Sortir. Cette idée venait à son esprit depuis son renoncement. Pourquoi n’essaierait-elle pas ? Aujourd’hui, tout était possible, l’évasion de ce matin le prouvait. Dehors s’étendait l’infini, d’autres lieux que sa mémoire oblitérait, d’autres souvenirs. Peut-être que des fragments de reliques remonteraient, ça valait le coup de tenter. Evra se leva. La porte dressait son bois, la défier s’imposait. Sa main se posa sur la poignée, le métal, semblable à de l’air, traversa ses doigts alors qu’elle essaya d’engager la rotation. Une sensation de chaud et froid l’avait d’abord brûlée avant de l’engourdir. Un vertige la saisit, elle l’attribua à la surprise de sa découverte. Jamais elle n’avait pu traverser son banc, unique objet de son ancienne mort. Toujours elle butait sur une structure invisible, la retenant. Comme les vivants en sorte. Se pouvait-il que sa liberté lui ait octroyé un pouvoir, celui de franchir un obstacle quel qu’il soit ? La question n’attendait qu’une réponse. C’est d’abord le bout d’un doigt tendu qui s’enfonça dans la porte, le poing suivit puis l’avant-bras. D’un coup, Evra bascula son corps. Les nœuds du bois se distordirent, chaque veinule, chaque grain s’effacèrent à son passage, l’épaisseur des planches de chênes l’absorbèrent avant de la rejeter. Elle tomba sur le sol herbeux, contente d’avoir réussi mais à bout de force. Une fatigue insondable la cloua à terre, la même que celle ressentie le matin. Ces exploits épuisaient son énergie, elle ne devait pas en abuser. De longues minutes lui furent nécessaires afin de se ressaisir, debout, elle se dirigea d’instinct vers les ruines du Duntulm Castle. Dans son dos, un trou apparut dans le chaud blouson qui la couvrait. Elle ne le remarqua pas.

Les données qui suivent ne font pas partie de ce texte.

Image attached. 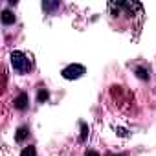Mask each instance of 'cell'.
Here are the masks:
<instances>
[{"label":"cell","instance_id":"6da1fadb","mask_svg":"<svg viewBox=\"0 0 156 156\" xmlns=\"http://www.w3.org/2000/svg\"><path fill=\"white\" fill-rule=\"evenodd\" d=\"M11 64H13V68H15L19 73H26V72L31 70V61L26 57V53H22V51H19V50L11 53Z\"/></svg>","mask_w":156,"mask_h":156},{"label":"cell","instance_id":"7a4b0ae2","mask_svg":"<svg viewBox=\"0 0 156 156\" xmlns=\"http://www.w3.org/2000/svg\"><path fill=\"white\" fill-rule=\"evenodd\" d=\"M85 73H87V68H85L83 64H68V66L61 72V75L64 77V79H68V81L79 79V77H83Z\"/></svg>","mask_w":156,"mask_h":156},{"label":"cell","instance_id":"3957f363","mask_svg":"<svg viewBox=\"0 0 156 156\" xmlns=\"http://www.w3.org/2000/svg\"><path fill=\"white\" fill-rule=\"evenodd\" d=\"M28 103H30V98H28L26 92L19 94V96L15 98V101H13V105H15L17 110H26V108H28Z\"/></svg>","mask_w":156,"mask_h":156},{"label":"cell","instance_id":"277c9868","mask_svg":"<svg viewBox=\"0 0 156 156\" xmlns=\"http://www.w3.org/2000/svg\"><path fill=\"white\" fill-rule=\"evenodd\" d=\"M28 134H30V129L26 127V125H22V127H19L17 129V134H15V140L20 143V141H24L26 138H28Z\"/></svg>","mask_w":156,"mask_h":156},{"label":"cell","instance_id":"5b68a950","mask_svg":"<svg viewBox=\"0 0 156 156\" xmlns=\"http://www.w3.org/2000/svg\"><path fill=\"white\" fill-rule=\"evenodd\" d=\"M13 22H15V13H11L9 9H4V11H2V24L9 26V24H13Z\"/></svg>","mask_w":156,"mask_h":156},{"label":"cell","instance_id":"8992f818","mask_svg":"<svg viewBox=\"0 0 156 156\" xmlns=\"http://www.w3.org/2000/svg\"><path fill=\"white\" fill-rule=\"evenodd\" d=\"M48 98H50V92H48L46 88H41L39 94H37V101H39V103H46Z\"/></svg>","mask_w":156,"mask_h":156},{"label":"cell","instance_id":"52a82bcc","mask_svg":"<svg viewBox=\"0 0 156 156\" xmlns=\"http://www.w3.org/2000/svg\"><path fill=\"white\" fill-rule=\"evenodd\" d=\"M136 75H138V79H143V81H147L149 79V70H145V68H136Z\"/></svg>","mask_w":156,"mask_h":156},{"label":"cell","instance_id":"ba28073f","mask_svg":"<svg viewBox=\"0 0 156 156\" xmlns=\"http://www.w3.org/2000/svg\"><path fill=\"white\" fill-rule=\"evenodd\" d=\"M20 156H37V151H35V147H24L22 149V152H20Z\"/></svg>","mask_w":156,"mask_h":156},{"label":"cell","instance_id":"9c48e42d","mask_svg":"<svg viewBox=\"0 0 156 156\" xmlns=\"http://www.w3.org/2000/svg\"><path fill=\"white\" fill-rule=\"evenodd\" d=\"M87 138H88V125L87 123H81V136H79V140L81 141H87Z\"/></svg>","mask_w":156,"mask_h":156},{"label":"cell","instance_id":"30bf717a","mask_svg":"<svg viewBox=\"0 0 156 156\" xmlns=\"http://www.w3.org/2000/svg\"><path fill=\"white\" fill-rule=\"evenodd\" d=\"M42 8H44L46 11H53L55 8H59V2H46V0H44V2H42Z\"/></svg>","mask_w":156,"mask_h":156},{"label":"cell","instance_id":"8fae6325","mask_svg":"<svg viewBox=\"0 0 156 156\" xmlns=\"http://www.w3.org/2000/svg\"><path fill=\"white\" fill-rule=\"evenodd\" d=\"M116 132H118V134H119V136H129V134H127V130H125V129H116Z\"/></svg>","mask_w":156,"mask_h":156},{"label":"cell","instance_id":"7c38bea8","mask_svg":"<svg viewBox=\"0 0 156 156\" xmlns=\"http://www.w3.org/2000/svg\"><path fill=\"white\" fill-rule=\"evenodd\" d=\"M85 156H99V152H96V151H87Z\"/></svg>","mask_w":156,"mask_h":156}]
</instances>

Un sentier, dessiné par le passage de marcheurs, menait aux pierres ancestrales, on devinait leurs reflets bleus sous les rayons d’une lumière cendrée. La lune éclairait la lande, marquant le sillon de terre noire que parcourait Evra. La brèche zigzaguait au gré des rochers nageant sur l’herbe, autant d’îles disséminées sur les flots vert, autant d’histoires différentes. Aucune ne lui revenait, elle connaissait pourtant ce chemin, ses pieds n’hésitaient pas. Point de conquête dans ses foulées, le sol était sien, elle avançait en terrain éprouvé. Tout se liait. L’air salé du large, l’océan brisant ses lames sur le piton rocheux, le vent chargé d’embrun. Ici, c’était chez elle, nulle part ailleurs, et ses souvenirs n’avaient rien à lui apprendre. Evra le savait, sa vie avait commencé là, au milieu de ce désert de vert, de bleu, de calme, de fureur. Là, tout en haut de son île.

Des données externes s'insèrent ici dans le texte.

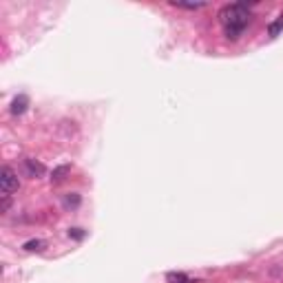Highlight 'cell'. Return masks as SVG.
<instances>
[{"label":"cell","mask_w":283,"mask_h":283,"mask_svg":"<svg viewBox=\"0 0 283 283\" xmlns=\"http://www.w3.org/2000/svg\"><path fill=\"white\" fill-rule=\"evenodd\" d=\"M22 248H25V252H42V250L47 248V243L42 241V239H31V241H27Z\"/></svg>","instance_id":"obj_6"},{"label":"cell","mask_w":283,"mask_h":283,"mask_svg":"<svg viewBox=\"0 0 283 283\" xmlns=\"http://www.w3.org/2000/svg\"><path fill=\"white\" fill-rule=\"evenodd\" d=\"M20 188V182H18V175L11 166H2L0 168V190L2 195H11Z\"/></svg>","instance_id":"obj_2"},{"label":"cell","mask_w":283,"mask_h":283,"mask_svg":"<svg viewBox=\"0 0 283 283\" xmlns=\"http://www.w3.org/2000/svg\"><path fill=\"white\" fill-rule=\"evenodd\" d=\"M84 235H87V233H84L82 228H71V230H69V237L78 239V241H80V239H84Z\"/></svg>","instance_id":"obj_11"},{"label":"cell","mask_w":283,"mask_h":283,"mask_svg":"<svg viewBox=\"0 0 283 283\" xmlns=\"http://www.w3.org/2000/svg\"><path fill=\"white\" fill-rule=\"evenodd\" d=\"M283 31V16H277L275 22H270V27H268V36L270 38H277Z\"/></svg>","instance_id":"obj_7"},{"label":"cell","mask_w":283,"mask_h":283,"mask_svg":"<svg viewBox=\"0 0 283 283\" xmlns=\"http://www.w3.org/2000/svg\"><path fill=\"white\" fill-rule=\"evenodd\" d=\"M173 7H177V9H188V11H197V9H201V7H206L204 2H177V0H173Z\"/></svg>","instance_id":"obj_8"},{"label":"cell","mask_w":283,"mask_h":283,"mask_svg":"<svg viewBox=\"0 0 283 283\" xmlns=\"http://www.w3.org/2000/svg\"><path fill=\"white\" fill-rule=\"evenodd\" d=\"M69 171H71V168L67 166V164H64V166H58V168L53 171V177H51V179H53V182H62L64 175H67Z\"/></svg>","instance_id":"obj_10"},{"label":"cell","mask_w":283,"mask_h":283,"mask_svg":"<svg viewBox=\"0 0 283 283\" xmlns=\"http://www.w3.org/2000/svg\"><path fill=\"white\" fill-rule=\"evenodd\" d=\"M25 171L29 177H40L45 173V166L40 162H36V159H25Z\"/></svg>","instance_id":"obj_4"},{"label":"cell","mask_w":283,"mask_h":283,"mask_svg":"<svg viewBox=\"0 0 283 283\" xmlns=\"http://www.w3.org/2000/svg\"><path fill=\"white\" fill-rule=\"evenodd\" d=\"M166 281L168 283H197V279H190V277L184 275V272H168Z\"/></svg>","instance_id":"obj_5"},{"label":"cell","mask_w":283,"mask_h":283,"mask_svg":"<svg viewBox=\"0 0 283 283\" xmlns=\"http://www.w3.org/2000/svg\"><path fill=\"white\" fill-rule=\"evenodd\" d=\"M219 20L224 25V34L230 40H237L243 34V29L250 22V9L243 2H235V4H226L219 11Z\"/></svg>","instance_id":"obj_1"},{"label":"cell","mask_w":283,"mask_h":283,"mask_svg":"<svg viewBox=\"0 0 283 283\" xmlns=\"http://www.w3.org/2000/svg\"><path fill=\"white\" fill-rule=\"evenodd\" d=\"M27 108H29V97H27L25 93H20V95L11 102V113H13V115H22Z\"/></svg>","instance_id":"obj_3"},{"label":"cell","mask_w":283,"mask_h":283,"mask_svg":"<svg viewBox=\"0 0 283 283\" xmlns=\"http://www.w3.org/2000/svg\"><path fill=\"white\" fill-rule=\"evenodd\" d=\"M64 206H67V208H78L80 206V195H75V192L67 195L64 197Z\"/></svg>","instance_id":"obj_9"},{"label":"cell","mask_w":283,"mask_h":283,"mask_svg":"<svg viewBox=\"0 0 283 283\" xmlns=\"http://www.w3.org/2000/svg\"><path fill=\"white\" fill-rule=\"evenodd\" d=\"M9 206H11V199H9V195H2V204H0V210L7 212Z\"/></svg>","instance_id":"obj_12"}]
</instances>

Encore une centaine de mètres, la figure de proue se dessina. Fier, le navire dressait les restes de sa coque rongée par le temps. Ne subsistait sur sa droite qu’une bordée de pierres maltraitées par les éléments, le mur s’élevait autour d’une ouverture plongeant sur l’anthracite de l’océan. L’opposé ne se constituait qu’en éboulis informe, seul un moellon élancé en stèle résistait. Herbes et lichens régnaient en maîtres, partageant la moindre parcelle, s’infiltrant, tels des traîtres, dans les plus petits interstices. Unis, leurs forces descellaient la gageure du lien de terre, dans le combat qui les opposaient au grès, leur victoire serait indéniable. L’ensemble, perché sur un éperon rocheux, toisait les vagues de son illustre aura et s’imposait en bastion isolé. Quels diables d’hommes avaient construit cette forteresse perdue ? Cherchaient-ils une vie solitaire, un exil ? Evra pensa que ce qui échappe aux yeux échappe au cœur, cachés à l’ombre des épaisses parois, les gens qui vivaient là, ne se nourrissaient que d’oubli.